No toilet paper. My training kicks in. I barrel roll under the stall & onto the lap of the person in the next stall. I did not plan for this
Taking yesterday’s bad mood on a multi-day tour
Children; because how else could you collect teeth without seeming psychotic.
Me in my 20’s:
I don’t want to leave the house if my Victoria’s Secret bra doesn’t match my thong.Me in my 40’s:
I don’t want to leave the house.
manipulative people really be like oh so now i’m the bad guy for being the bad guy
He was a sperm,
she was an egg
can i make it anymore ovulous
The best part about talking to a narcissist is how there isn’t any pressure to add to the conversation.
haha, we all make mistakes. for example, i ate some oysters that i found in the hotel hallway & now i can see my ancestors
My wedding didnt even make it into my sister’s instagram september dump but her Starbucks order did
BRUCE WAYNE: [enters meeting room still wearing Batman cape] what’s first today?

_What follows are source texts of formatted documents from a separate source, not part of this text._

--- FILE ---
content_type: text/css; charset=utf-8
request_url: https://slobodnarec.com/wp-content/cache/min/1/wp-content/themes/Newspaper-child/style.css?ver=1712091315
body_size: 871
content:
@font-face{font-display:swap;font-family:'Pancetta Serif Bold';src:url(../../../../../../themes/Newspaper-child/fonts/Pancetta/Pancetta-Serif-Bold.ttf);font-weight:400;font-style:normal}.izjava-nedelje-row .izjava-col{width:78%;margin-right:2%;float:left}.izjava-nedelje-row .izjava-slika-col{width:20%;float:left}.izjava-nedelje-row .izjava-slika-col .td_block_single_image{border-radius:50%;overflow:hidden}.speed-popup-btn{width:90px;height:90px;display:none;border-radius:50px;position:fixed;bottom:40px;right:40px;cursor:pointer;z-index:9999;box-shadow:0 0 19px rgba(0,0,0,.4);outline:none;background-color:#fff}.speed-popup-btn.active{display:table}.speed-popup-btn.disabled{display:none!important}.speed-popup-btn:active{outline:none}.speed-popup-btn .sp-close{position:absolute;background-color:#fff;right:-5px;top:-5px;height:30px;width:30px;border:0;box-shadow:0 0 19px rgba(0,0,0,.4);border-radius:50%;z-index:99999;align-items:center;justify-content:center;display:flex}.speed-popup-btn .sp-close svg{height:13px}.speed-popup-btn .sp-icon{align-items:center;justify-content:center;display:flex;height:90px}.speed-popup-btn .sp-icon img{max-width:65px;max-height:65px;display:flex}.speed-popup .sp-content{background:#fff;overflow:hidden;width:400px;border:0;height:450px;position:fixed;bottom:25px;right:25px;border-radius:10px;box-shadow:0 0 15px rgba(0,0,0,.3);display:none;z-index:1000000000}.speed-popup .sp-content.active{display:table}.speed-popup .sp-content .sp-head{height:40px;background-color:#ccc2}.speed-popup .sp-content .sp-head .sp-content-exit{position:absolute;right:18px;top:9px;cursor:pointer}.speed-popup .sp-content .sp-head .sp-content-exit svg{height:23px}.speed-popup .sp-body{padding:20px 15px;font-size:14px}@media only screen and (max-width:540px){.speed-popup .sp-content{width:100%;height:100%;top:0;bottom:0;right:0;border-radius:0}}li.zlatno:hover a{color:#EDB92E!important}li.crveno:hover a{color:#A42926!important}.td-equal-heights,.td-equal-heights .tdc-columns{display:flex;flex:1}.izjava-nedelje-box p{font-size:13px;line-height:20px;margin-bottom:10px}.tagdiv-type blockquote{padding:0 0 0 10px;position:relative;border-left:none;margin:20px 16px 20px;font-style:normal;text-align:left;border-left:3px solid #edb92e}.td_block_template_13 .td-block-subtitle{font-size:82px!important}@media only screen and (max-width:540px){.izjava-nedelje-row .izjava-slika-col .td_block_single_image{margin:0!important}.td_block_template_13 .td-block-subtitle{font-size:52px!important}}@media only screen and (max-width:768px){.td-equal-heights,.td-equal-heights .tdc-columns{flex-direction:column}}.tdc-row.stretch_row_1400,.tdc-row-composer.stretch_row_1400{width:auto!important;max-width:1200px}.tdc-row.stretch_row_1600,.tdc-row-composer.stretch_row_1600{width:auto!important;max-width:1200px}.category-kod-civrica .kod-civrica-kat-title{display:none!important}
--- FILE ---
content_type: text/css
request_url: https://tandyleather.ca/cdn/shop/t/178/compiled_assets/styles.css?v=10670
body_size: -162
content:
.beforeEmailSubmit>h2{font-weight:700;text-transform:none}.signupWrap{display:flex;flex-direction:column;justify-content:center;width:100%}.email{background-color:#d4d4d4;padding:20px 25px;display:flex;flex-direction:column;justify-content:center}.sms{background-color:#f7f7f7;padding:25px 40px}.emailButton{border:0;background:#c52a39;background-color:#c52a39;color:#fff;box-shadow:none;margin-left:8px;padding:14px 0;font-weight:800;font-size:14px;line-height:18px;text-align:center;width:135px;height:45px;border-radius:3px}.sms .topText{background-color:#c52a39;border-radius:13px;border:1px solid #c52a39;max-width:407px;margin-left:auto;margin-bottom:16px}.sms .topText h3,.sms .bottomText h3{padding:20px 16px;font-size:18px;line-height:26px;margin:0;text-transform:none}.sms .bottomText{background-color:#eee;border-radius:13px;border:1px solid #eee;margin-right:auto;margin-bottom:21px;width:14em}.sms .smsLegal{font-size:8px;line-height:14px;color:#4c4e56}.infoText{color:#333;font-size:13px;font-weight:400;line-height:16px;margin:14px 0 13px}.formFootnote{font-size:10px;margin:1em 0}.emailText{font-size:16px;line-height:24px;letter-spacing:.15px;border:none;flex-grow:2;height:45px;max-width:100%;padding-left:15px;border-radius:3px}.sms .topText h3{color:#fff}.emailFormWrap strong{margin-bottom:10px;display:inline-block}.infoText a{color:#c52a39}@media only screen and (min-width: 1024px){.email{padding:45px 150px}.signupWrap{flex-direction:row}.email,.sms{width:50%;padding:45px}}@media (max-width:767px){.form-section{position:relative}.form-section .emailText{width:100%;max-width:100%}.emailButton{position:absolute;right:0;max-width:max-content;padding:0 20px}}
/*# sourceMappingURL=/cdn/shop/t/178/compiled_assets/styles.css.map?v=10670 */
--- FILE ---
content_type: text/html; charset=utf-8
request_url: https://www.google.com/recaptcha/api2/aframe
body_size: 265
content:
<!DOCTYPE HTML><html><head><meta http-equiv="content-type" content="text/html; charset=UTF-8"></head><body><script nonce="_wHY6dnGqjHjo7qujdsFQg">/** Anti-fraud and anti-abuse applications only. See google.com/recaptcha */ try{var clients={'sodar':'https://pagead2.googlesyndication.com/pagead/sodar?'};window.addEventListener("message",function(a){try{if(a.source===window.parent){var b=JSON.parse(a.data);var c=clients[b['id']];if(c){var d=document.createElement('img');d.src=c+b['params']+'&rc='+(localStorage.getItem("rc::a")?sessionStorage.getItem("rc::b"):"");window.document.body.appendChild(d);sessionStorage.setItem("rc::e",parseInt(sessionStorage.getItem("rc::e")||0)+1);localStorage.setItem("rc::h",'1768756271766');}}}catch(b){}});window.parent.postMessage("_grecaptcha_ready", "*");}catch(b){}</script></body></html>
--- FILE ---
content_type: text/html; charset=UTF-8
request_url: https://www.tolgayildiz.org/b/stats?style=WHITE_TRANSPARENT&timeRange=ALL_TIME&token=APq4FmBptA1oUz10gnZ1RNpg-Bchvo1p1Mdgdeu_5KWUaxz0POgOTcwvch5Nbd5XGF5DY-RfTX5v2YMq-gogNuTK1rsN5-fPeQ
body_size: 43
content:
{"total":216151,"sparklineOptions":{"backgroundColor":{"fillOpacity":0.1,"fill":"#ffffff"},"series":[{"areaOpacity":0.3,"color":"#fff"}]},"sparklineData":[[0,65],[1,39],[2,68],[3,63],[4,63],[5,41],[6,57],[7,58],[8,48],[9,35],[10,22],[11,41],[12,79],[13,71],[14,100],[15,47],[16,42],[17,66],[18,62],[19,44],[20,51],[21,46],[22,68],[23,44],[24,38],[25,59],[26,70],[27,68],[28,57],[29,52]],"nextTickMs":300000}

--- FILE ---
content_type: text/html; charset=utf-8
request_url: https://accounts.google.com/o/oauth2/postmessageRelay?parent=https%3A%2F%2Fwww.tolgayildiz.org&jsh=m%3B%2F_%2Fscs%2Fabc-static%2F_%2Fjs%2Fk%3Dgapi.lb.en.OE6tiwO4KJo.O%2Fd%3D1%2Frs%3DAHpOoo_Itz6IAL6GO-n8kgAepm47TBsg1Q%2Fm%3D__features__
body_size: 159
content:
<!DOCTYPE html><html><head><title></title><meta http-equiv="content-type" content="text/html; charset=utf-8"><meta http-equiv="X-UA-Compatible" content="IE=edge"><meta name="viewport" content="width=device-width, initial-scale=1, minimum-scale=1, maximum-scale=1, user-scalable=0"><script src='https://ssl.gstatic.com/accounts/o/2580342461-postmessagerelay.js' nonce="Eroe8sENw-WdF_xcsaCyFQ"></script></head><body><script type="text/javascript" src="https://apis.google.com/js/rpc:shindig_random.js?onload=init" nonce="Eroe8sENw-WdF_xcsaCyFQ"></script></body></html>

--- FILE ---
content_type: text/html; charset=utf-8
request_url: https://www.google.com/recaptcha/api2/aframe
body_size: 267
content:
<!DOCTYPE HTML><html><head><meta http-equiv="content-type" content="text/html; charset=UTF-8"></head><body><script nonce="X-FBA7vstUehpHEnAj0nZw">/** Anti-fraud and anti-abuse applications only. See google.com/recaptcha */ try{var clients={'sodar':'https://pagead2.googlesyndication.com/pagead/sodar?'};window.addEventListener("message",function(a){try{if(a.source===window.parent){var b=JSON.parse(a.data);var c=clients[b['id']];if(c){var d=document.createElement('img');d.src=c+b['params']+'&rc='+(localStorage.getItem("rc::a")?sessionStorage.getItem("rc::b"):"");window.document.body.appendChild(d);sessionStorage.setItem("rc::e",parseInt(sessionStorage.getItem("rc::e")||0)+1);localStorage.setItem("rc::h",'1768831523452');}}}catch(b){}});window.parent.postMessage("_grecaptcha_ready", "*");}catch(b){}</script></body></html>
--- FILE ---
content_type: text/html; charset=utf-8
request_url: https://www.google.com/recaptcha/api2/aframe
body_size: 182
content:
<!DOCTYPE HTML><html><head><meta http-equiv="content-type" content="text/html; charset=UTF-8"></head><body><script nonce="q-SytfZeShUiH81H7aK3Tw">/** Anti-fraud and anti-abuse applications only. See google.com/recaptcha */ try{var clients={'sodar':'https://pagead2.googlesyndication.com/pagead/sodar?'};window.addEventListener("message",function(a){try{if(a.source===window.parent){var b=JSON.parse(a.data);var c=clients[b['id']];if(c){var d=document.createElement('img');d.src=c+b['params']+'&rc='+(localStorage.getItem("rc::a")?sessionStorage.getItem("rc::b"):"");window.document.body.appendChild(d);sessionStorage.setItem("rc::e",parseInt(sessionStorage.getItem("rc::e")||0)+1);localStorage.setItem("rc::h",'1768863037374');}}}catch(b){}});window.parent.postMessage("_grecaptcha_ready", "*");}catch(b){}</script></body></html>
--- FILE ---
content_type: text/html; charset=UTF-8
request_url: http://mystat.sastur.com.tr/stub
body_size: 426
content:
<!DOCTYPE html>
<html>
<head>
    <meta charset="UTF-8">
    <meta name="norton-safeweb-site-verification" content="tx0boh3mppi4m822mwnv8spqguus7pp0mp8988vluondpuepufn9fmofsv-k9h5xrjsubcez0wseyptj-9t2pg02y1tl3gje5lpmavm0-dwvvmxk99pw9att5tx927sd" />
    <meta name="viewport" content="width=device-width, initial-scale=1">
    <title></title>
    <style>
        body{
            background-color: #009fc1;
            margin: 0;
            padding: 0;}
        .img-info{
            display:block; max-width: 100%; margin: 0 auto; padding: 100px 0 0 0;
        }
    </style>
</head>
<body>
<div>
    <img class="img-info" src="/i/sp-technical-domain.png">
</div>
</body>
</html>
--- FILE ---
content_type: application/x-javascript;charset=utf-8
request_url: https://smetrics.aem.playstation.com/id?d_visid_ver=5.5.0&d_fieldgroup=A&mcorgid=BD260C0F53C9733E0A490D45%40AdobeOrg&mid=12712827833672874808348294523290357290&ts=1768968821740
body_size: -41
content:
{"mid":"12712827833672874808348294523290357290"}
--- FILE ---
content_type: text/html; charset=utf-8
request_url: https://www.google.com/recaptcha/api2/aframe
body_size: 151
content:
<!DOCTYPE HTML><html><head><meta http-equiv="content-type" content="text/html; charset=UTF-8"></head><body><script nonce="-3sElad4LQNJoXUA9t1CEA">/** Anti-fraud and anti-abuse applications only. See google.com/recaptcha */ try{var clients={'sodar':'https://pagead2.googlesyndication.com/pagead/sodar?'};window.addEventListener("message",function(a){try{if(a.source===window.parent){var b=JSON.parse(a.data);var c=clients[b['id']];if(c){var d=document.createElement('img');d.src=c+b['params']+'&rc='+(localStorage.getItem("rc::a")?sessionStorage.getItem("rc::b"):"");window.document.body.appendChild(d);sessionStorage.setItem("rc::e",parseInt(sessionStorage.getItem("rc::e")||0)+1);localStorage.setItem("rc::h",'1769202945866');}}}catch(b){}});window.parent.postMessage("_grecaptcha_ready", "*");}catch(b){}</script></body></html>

NEW GUY: OMG Bruce Wayne is Bat-
INTERN: [covering new guy’s mouth] we pretend we don’t know
There was a time when all I needed was to feed my grandpa’s goldfish, play with fridge magnets, and drink a 7up with a cherry… but daylight savings ruins everything
You can wonder about other people’s motivations or you can hit yourself in the head with a hammer, and the end result is roughly the same.
it’s called “no YOU were supposed to pay the electric bill”
Flight attendant: Is there a doctor onboard?
Dad: *nudging me* that should’ve been you
Me: Not now Dad
Dad: Not asking for a Product Manager to help, are they?
Me: Dad, there’s a medical emergency happening right now
Dad: Go and see if “let’s have a follow-up meeting” helps
after i eat lunch there’s a 1-hour window where you can convert me to any religion
He died doing what he loved: meeting people on Craigslist to buy furniture.
I once dated a girl for 3 months because we were stuck in a hammock.
my ex was like “i know a spot” then took me to the lowest point in my life
Hey did you know that if you step on the gas and brake at the same time your car takes a screenshot.
4 am is a useless time. You can’t fall back to sleep at that hour and there is no point getting up.
When I’m president, we’ll do 11 pm twice and skip 4 am.
[magic school bus]
KID: where are we going today
MS. FRIZZLE: the zoo
KID: but last week we went to SPACE
MS. FRIZZLE: im hungover, children
When someone at work asks you what you’re doing this weekend, just pull a lettuce leaf out of your pocket and slowly start licking it.
My fear of ascending to the top of shopping malls is escalating.